__RECORDED INFORMATION__
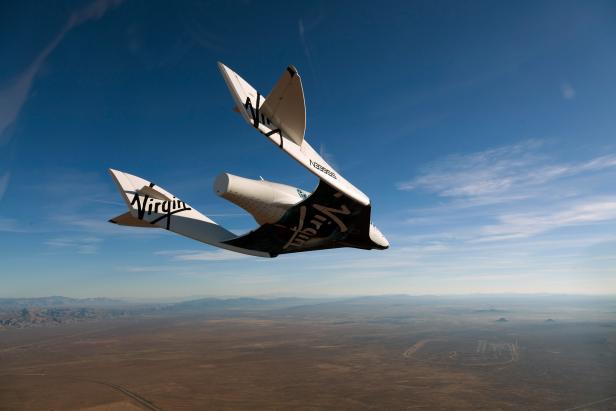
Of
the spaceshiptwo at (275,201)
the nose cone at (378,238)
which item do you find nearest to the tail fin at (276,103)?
the spaceshiptwo at (275,201)

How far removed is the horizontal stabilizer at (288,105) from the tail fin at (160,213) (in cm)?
616

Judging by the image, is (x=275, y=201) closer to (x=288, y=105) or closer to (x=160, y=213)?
(x=288, y=105)

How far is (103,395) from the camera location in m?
107

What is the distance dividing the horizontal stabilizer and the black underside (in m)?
1.81

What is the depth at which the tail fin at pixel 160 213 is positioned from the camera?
10867 millimetres

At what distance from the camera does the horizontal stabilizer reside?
20.9 ft

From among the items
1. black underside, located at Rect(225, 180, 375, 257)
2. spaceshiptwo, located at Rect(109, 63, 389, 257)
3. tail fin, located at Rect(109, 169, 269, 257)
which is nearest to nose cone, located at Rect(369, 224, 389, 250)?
spaceshiptwo, located at Rect(109, 63, 389, 257)

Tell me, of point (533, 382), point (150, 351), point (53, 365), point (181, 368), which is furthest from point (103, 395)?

__WHAT THE TASK REQUIRES__
Print the line containing "How far removed" and every line after it to the end of the records above, exactly as written, and nothing else.

__SOLVED PROBLEM__
How far removed is the horizontal stabilizer at (288,105) from the tail fin at (160,213) (in cm)?
616

Judging by the image, is (x=275, y=201) closer to (x=288, y=105) or closer to (x=160, y=213)?
(x=288, y=105)

How far is (103,395) from the camera location in m?
107

What is the distance dividing the horizontal stabilizer and the black underside (in m)?
1.81

What is the depth at which the tail fin at pixel 160 213 is positioned from the camera?
10867 millimetres

At what distance from the camera does the horizontal stabilizer reside?
20.9 ft

From among the items
1. black underside, located at Rect(225, 180, 375, 257)
2. spaceshiptwo, located at Rect(109, 63, 389, 257)
3. tail fin, located at Rect(109, 169, 269, 257)
which is nearest to nose cone, located at Rect(369, 224, 389, 250)?
spaceshiptwo, located at Rect(109, 63, 389, 257)

Tell me, of point (533, 382), point (150, 351), point (53, 365), point (181, 368), which is furthest from point (103, 395)?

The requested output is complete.